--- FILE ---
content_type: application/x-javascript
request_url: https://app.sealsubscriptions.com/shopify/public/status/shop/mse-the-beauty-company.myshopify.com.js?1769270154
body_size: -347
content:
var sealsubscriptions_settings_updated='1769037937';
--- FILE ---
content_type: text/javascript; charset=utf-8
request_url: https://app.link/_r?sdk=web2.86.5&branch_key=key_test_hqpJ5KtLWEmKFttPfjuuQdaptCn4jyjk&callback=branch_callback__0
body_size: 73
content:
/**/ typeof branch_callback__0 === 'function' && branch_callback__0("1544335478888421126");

========

§ **BRIEF**
Look for the line with "body_size: 73" in the records above. Repeat it and each line after it exactly.

§ **SOLUTION FOR THIS PROBLEM**
body_size: 73
content:
/**/ typeof branch_callback__0 === 'function' && branch_callback__0("1544335478888421126");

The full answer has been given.